Dourada, 6,7 % de graduação - perceptível - quase sem espuma, aroma inexpressivo e sabor que remete a pão, malte (principalmente) e coentro.
No mais, depois de recomposto o lacre (treine primeiro para não espalhar cera vermelha pela casa toda), dá um belo item de decoração para o seu bar/estante (ou seria estante bar ?).
Garrafa lacrada à cera e de bela impressão visual. Com baixa carbonatação, no copo apresentou-se translúcida e acobreada. Espuma de média intensidade e de longa persistência. Os aromas de pão e dos maltes são os que se sobressaem. No paladar, novamente aromas maltados, pão e, aparentemente, coentro. O retrogosgo doce do malte é perceptível e nota-se, também, o álcool.

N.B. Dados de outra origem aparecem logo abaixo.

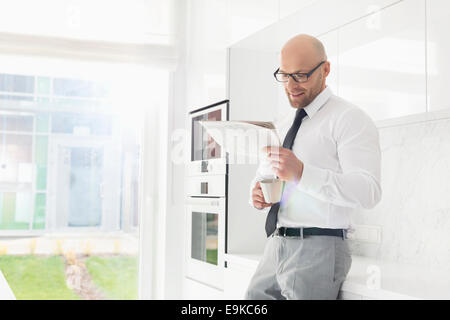 Mid adult businessman having coffee while reading newspaper at home - Stock Photo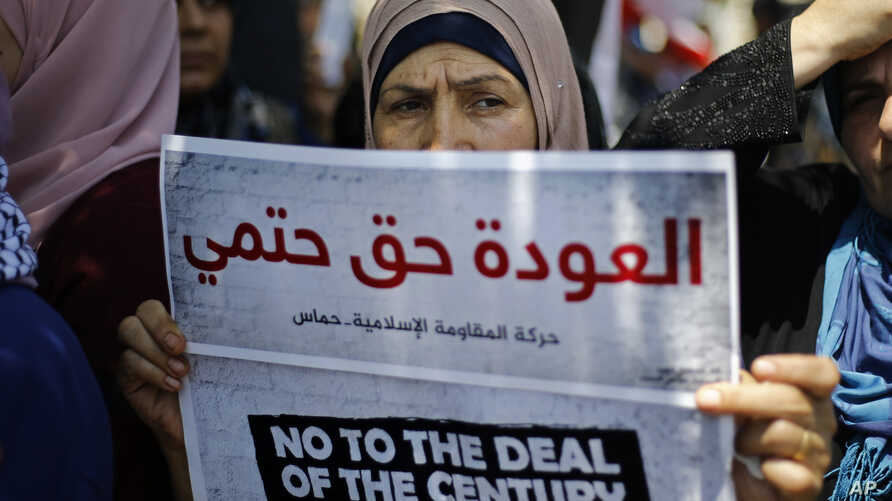 """A Palestinian woman holds a placard with Arabic that reads: """"The return is a definite right"""" during a demonstration organized by the Islamic militant group Hamas against a U.S.-sponsored Middle East economic workshop in Bahrain, in front of the…"""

O rótulo sóbrio e encaixado ao tema medieval, combinado à tampa "lacrada" por um selo de cera, chamam à atenção. Com coloração dourada escura, translúcida e com creme branco de média persistência. Aroma de frutas cítricas, principalmente damascos. Na boca, bastante damasco, mexerica e considerável álcool, dando calor ao conjunto. Excelente Blond Ale.
Notas de açúcar, mel, pão doce, casca de laranja, frutas cristalizadas, geleia de frutas amarelas, cravo e leve canela estão presentes nessa interessante receita. Pelo preço geralmente praticado na cidade do Rio de Janeiro (20 reais para cima), achei o custo benefício ruim se comparado a Leffe e Maredsous.